Modify the parameters as needed for your specific use case.

Running the Job#

To submit the job to SLURM, use the run() method. It will return the job’s address.

address = cluster.run()

Getting Job Information#

get_job_id(): This method extracts the job ID from the output of the sbatch command.

job_id = cluster.get_job_id()

cancel_job(): This method cancels the job using the scancel command. A hook is designed so that while canceling the program, the Slurm task will also be canceled.

cluster.cancel_job(job_id)

update_head_node(): This method retrieves the head node information from the SLURM job.

cluster.update_head_node()

get_job_address(retry_attempts=10, sleep_interval=30): This method retrieves the job address after deployment. It retries several times to get the job data.

job_address = cluster.get_job_address(retry_attempts=10, sleep_interval=30)

Example#

Here’s an example of how to use the SLURMCluster class

import pandas as pd
from xorbits.deploy.slurm import SLURMCluster

test_cluster = SLURMCluster(
      job_name="xorbits",
      num_nodes=2,
      output_path="/shared_space/output.out",
      time="00:30:00",
  )
address = test_cluster.run()
xorbits.init(address)
assert pd.Series([1, 2, 3]).sum() == 6
● ● ● ● ● ● ●
◆ Task A: Shift every coordinate in the answers by -45, and write out everything in the listing from the line containing "When comparing point" down to the end of the listing, keeping all other lines unchanged.
● ● ● ● ● ● ●
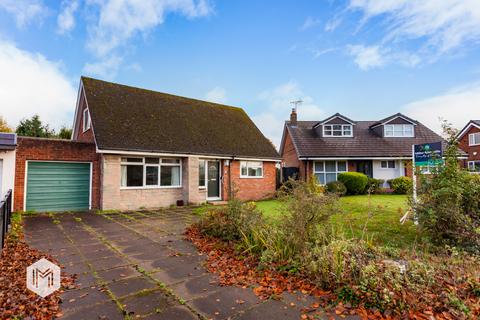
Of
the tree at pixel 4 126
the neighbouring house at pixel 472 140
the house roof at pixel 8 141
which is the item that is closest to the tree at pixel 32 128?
the tree at pixel 4 126

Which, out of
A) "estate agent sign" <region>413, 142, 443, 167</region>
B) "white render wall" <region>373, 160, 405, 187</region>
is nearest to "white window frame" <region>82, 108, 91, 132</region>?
"estate agent sign" <region>413, 142, 443, 167</region>

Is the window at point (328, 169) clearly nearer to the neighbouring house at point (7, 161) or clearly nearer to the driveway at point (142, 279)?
the driveway at point (142, 279)

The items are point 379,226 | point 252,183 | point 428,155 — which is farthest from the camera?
point 252,183

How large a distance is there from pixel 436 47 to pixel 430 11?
112 inches

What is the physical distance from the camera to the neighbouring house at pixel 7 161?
995 cm

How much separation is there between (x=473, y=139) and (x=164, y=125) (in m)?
31.7

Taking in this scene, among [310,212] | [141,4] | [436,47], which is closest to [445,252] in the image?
[310,212]

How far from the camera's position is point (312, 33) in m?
11.7

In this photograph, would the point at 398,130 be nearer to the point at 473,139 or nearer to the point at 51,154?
the point at 473,139

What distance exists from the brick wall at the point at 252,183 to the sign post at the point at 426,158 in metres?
7.92

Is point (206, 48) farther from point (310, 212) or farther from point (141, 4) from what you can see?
point (310, 212)

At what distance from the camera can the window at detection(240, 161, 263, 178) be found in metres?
15.8

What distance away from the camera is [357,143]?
2070 cm

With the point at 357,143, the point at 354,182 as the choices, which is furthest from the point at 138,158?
the point at 357,143
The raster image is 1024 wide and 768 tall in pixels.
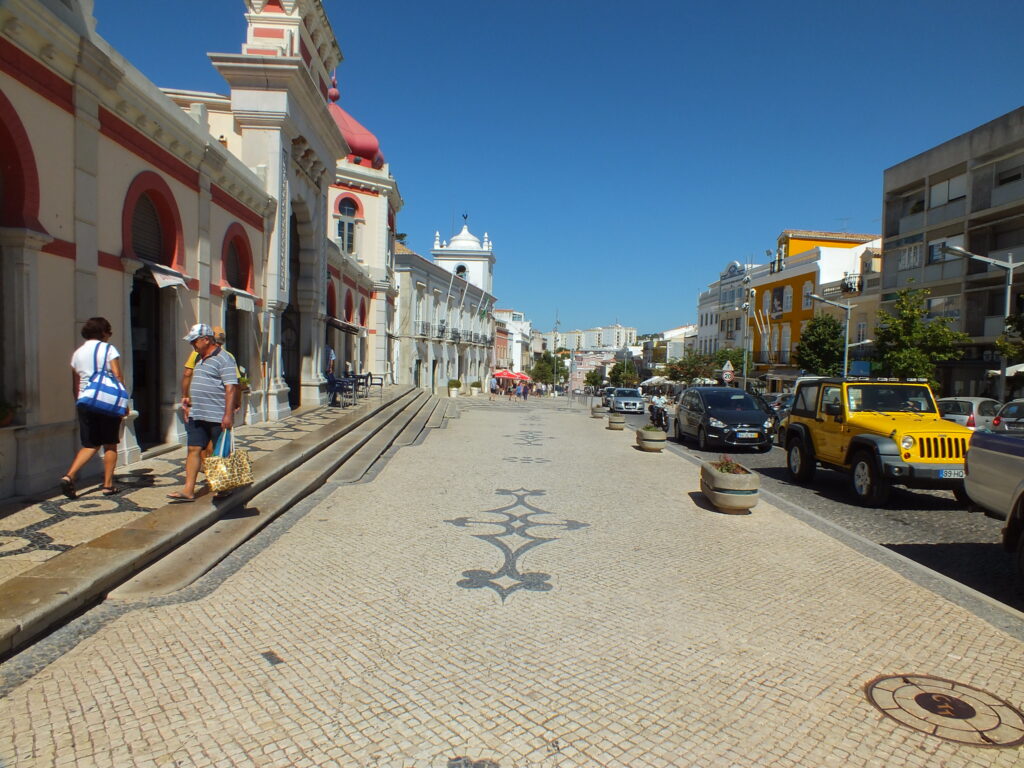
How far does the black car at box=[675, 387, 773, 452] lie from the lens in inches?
604

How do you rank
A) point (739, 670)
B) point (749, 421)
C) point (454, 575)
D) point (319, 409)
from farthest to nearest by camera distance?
point (319, 409) < point (749, 421) < point (454, 575) < point (739, 670)

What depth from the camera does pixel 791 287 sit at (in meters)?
49.2

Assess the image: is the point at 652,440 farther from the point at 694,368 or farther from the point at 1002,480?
the point at 694,368

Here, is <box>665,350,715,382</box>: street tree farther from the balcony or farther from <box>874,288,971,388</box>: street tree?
<box>874,288,971,388</box>: street tree

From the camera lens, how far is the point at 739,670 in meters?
3.81

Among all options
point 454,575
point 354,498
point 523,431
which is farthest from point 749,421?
point 454,575

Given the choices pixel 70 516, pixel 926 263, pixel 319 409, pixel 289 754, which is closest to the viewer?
pixel 289 754

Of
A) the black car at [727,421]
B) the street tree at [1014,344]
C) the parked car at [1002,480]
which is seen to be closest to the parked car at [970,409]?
the street tree at [1014,344]

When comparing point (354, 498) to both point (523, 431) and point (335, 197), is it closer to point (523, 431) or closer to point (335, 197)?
point (523, 431)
● ● ● ● ● ● ●
◆ Task B: Revise everything in the SLURM deployment text from "Here’s an example" down to "xorbits.init(address)", replacing "test_cluster" with "demo_cluster" throughout.

◆ Full output A:
When comparing point (354, 498) to both point (523, 431) and point (335, 197), is it closer to point (523, 431) or closer to point (335, 197)?
point (478, 386)

◆ Full output B:
Here’s an example of how to use the SLURMCluster class

import pandas as pd
from xorbits.deploy.slurm import SLURMCluster

demo_cluster = SLURMCluster(
      job_name="xorbits",
      num_nodes=2,
      output_path="/shared_space/output.out",
      time="00:30:00",
  )
address = demo_cluster.run()
xorbits.init(address)